====== INPUT ======

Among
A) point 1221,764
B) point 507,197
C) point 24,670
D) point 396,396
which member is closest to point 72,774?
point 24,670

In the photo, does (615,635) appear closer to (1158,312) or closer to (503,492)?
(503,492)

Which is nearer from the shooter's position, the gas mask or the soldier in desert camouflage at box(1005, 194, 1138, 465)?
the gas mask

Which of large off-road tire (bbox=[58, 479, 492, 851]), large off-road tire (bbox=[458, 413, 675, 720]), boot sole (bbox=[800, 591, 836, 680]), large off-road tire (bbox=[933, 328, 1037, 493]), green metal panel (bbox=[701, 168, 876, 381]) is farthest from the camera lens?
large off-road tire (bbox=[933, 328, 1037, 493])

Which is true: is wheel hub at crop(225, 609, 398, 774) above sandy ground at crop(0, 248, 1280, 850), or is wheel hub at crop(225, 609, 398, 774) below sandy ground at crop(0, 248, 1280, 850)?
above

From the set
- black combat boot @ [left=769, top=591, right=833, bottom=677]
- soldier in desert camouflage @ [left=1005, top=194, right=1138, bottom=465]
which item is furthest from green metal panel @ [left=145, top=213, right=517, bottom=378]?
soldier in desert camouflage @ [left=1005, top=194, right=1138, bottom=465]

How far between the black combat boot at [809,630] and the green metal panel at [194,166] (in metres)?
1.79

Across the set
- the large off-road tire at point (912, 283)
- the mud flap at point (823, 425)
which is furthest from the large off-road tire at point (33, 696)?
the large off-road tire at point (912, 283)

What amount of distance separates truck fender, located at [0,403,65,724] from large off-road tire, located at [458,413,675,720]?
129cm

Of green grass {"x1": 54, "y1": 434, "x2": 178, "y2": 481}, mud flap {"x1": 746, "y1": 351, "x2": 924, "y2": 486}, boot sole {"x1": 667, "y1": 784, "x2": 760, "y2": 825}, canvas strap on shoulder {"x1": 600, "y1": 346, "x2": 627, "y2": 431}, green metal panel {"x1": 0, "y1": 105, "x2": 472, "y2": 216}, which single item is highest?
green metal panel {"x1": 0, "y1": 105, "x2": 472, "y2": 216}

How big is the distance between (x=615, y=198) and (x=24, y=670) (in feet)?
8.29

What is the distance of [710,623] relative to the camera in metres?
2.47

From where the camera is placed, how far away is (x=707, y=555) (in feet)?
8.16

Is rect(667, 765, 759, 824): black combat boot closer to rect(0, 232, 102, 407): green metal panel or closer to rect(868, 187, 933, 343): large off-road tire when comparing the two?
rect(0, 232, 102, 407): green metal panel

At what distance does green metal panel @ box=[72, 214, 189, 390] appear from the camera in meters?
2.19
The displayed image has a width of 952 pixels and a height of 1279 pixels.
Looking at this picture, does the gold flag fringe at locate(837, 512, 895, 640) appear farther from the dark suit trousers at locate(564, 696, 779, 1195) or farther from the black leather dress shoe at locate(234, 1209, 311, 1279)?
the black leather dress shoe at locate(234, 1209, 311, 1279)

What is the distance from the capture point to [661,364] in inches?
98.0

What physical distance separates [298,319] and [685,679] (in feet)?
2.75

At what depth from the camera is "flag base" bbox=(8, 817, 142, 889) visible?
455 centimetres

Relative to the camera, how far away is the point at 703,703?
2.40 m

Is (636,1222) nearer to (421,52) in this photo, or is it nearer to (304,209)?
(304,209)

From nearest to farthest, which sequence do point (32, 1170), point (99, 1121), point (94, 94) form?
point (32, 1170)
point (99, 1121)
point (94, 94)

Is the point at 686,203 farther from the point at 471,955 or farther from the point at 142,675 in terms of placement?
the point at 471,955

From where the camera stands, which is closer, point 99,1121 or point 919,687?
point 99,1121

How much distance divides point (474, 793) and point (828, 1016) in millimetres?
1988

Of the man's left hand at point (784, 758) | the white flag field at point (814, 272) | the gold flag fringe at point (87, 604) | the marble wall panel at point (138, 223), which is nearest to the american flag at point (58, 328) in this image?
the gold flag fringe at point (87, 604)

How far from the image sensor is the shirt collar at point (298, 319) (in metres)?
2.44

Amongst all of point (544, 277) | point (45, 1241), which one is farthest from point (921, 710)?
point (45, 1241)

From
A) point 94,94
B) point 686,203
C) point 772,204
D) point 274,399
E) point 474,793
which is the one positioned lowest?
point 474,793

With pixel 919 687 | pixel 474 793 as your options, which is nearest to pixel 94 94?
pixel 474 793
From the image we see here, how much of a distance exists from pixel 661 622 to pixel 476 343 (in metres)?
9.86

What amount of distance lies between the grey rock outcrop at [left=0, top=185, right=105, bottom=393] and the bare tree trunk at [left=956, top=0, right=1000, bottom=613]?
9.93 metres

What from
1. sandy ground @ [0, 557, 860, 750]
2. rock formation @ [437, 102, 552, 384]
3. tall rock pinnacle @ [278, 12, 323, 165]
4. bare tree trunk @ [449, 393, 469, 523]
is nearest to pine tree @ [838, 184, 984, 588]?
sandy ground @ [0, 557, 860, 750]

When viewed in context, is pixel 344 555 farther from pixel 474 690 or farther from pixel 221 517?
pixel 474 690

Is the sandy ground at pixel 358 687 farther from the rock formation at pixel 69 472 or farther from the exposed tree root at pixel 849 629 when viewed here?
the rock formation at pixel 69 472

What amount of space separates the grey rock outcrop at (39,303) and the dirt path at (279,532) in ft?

======

## REQUEST:
Rewrite the lines above, replacing "black combat boot" with "dark leather boot" wherever it appears and keeping everything else the same.

## TASK OUTPUT:
Among
A) point 1221,764
B) point 507,197
C) point 24,670
D) point 396,396
which member is closest to point 72,774?
point 24,670

In the photo, does (615,635) appear closer to (1158,312) or closer to (503,492)?
(503,492)

Which is nearer from the shooter's position, the gas mask or the soldier in desert camouflage at box(1005, 194, 1138, 465)?
the gas mask

Which of large off-road tire (bbox=[58, 479, 492, 851]), large off-road tire (bbox=[458, 413, 675, 720]), boot sole (bbox=[800, 591, 836, 680]), large off-road tire (bbox=[933, 328, 1037, 493]), green metal panel (bbox=[701, 168, 876, 381]) is farthest from the camera lens?
large off-road tire (bbox=[933, 328, 1037, 493])

Which is true: is wheel hub at crop(225, 609, 398, 774) above sandy ground at crop(0, 248, 1280, 850), or is wheel hub at crop(225, 609, 398, 774) below sandy ground at crop(0, 248, 1280, 850)?
above

From the set
- dark leather boot @ [left=769, top=591, right=833, bottom=677]
- soldier in desert camouflage @ [left=1005, top=194, right=1138, bottom=465]
which item is furthest from green metal panel @ [left=145, top=213, right=517, bottom=378]?
soldier in desert camouflage @ [left=1005, top=194, right=1138, bottom=465]

How far between the dark leather boot at [809,630] and the green metal panel at [194,166] (in metres)?
1.79

Across the set
- the large off-road tire at point (912, 283)
- the mud flap at point (823, 425)
which is furthest from the large off-road tire at point (33, 696)?
the large off-road tire at point (912, 283)

What amount of distance separates truck fender, located at [0,403,65,724] from large off-road tire, located at [458,413,675,720]?
129cm

Of green grass {"x1": 54, "y1": 434, "x2": 178, "y2": 481}, mud flap {"x1": 746, "y1": 351, "x2": 924, "y2": 486}, boot sole {"x1": 667, "y1": 784, "x2": 760, "y2": 825}, canvas strap on shoulder {"x1": 600, "y1": 346, "x2": 627, "y2": 431}, green metal panel {"x1": 0, "y1": 105, "x2": 472, "y2": 216}, which single item is highest?
green metal panel {"x1": 0, "y1": 105, "x2": 472, "y2": 216}

How big is the distance between (x=615, y=198) and (x=24, y=670) (in feet)?
8.29

What is the distance of [710,623] relative to the camera in metres?
2.47

From where the camera is placed, how far away is (x=707, y=555) (in feet)?
8.16

Is rect(667, 765, 759, 824): dark leather boot closer to rect(0, 232, 102, 407): green metal panel or closer to rect(868, 187, 933, 343): large off-road tire when comparing the two?
rect(0, 232, 102, 407): green metal panel

At what distance does green metal panel @ box=[72, 214, 189, 390] appear from the camera in meters?
2.19
The displayed image has a width of 952 pixels and a height of 1279 pixels.
Looking at this picture, does the gold flag fringe at locate(837, 512, 895, 640) appear farther from the dark suit trousers at locate(564, 696, 779, 1195) or farther from the black leather dress shoe at locate(234, 1209, 311, 1279)?
the black leather dress shoe at locate(234, 1209, 311, 1279)

What is the distance from the capture point to [661,364] in inches?
98.0

What physical distance separates [298,319] and [685,679] (in feet)?
2.75

At what depth from the camera is "flag base" bbox=(8, 817, 142, 889) visible?
455 centimetres

Relative to the camera, how far away is the point at 703,703?
2.40 m

Is (636,1222) nearer to (421,52) in this photo, or is it nearer to (304,209)?
(304,209)

From nearest to farthest, which sequence do point (32, 1170), point (99, 1121), point (94, 94) form?
point (32, 1170)
point (99, 1121)
point (94, 94)

Is the point at 686,203 farther from the point at 471,955 or farther from the point at 142,675 in terms of placement?
the point at 471,955

From where the camera stands, which is closer, point 99,1121 or point 919,687?
point 99,1121

How much distance divides point (474, 793) and point (828, 1016) in millimetres?
1988

Of the man's left hand at point (784, 758) | the white flag field at point (814, 272) | the gold flag fringe at point (87, 604) | the marble wall panel at point (138, 223), which is nearest to the american flag at point (58, 328) in this image?
the gold flag fringe at point (87, 604)

How far from the image sensor is the shirt collar at point (298, 319) (in metres)?
2.44

Amongst all of point (544, 277) | point (45, 1241), which one is farthest from point (921, 710)?
point (45, 1241)

From
A) point 94,94
B) point 686,203
C) point 772,204
D) point 274,399
E) point 474,793
which is the one positioned lowest?
point 474,793

With pixel 919 687 | pixel 474 793 as your options, which is nearest to pixel 94 94?
pixel 474 793
From the image we see here, how much of a distance exists from pixel 661 622 to pixel 476 343 (in metres)?
9.86

What amount of distance lies between the grey rock outcrop at [left=0, top=185, right=105, bottom=393] and the bare tree trunk at [left=956, top=0, right=1000, bottom=613]?
9.93 metres

What from
1. sandy ground @ [0, 557, 860, 750]
2. rock formation @ [437, 102, 552, 384]
3. tall rock pinnacle @ [278, 12, 323, 165]
4. bare tree trunk @ [449, 393, 469, 523]
is nearest to pine tree @ [838, 184, 984, 588]?
sandy ground @ [0, 557, 860, 750]

When viewed in context, is pixel 344 555 farther from pixel 474 690 or farther from pixel 221 517?
pixel 474 690

Is the sandy ground at pixel 358 687 farther from the rock formation at pixel 69 472 or farther from the exposed tree root at pixel 849 629 when viewed here?
the rock formation at pixel 69 472

What amount of space separates the grey rock outcrop at (39,303) and the dirt path at (279,532) in ft?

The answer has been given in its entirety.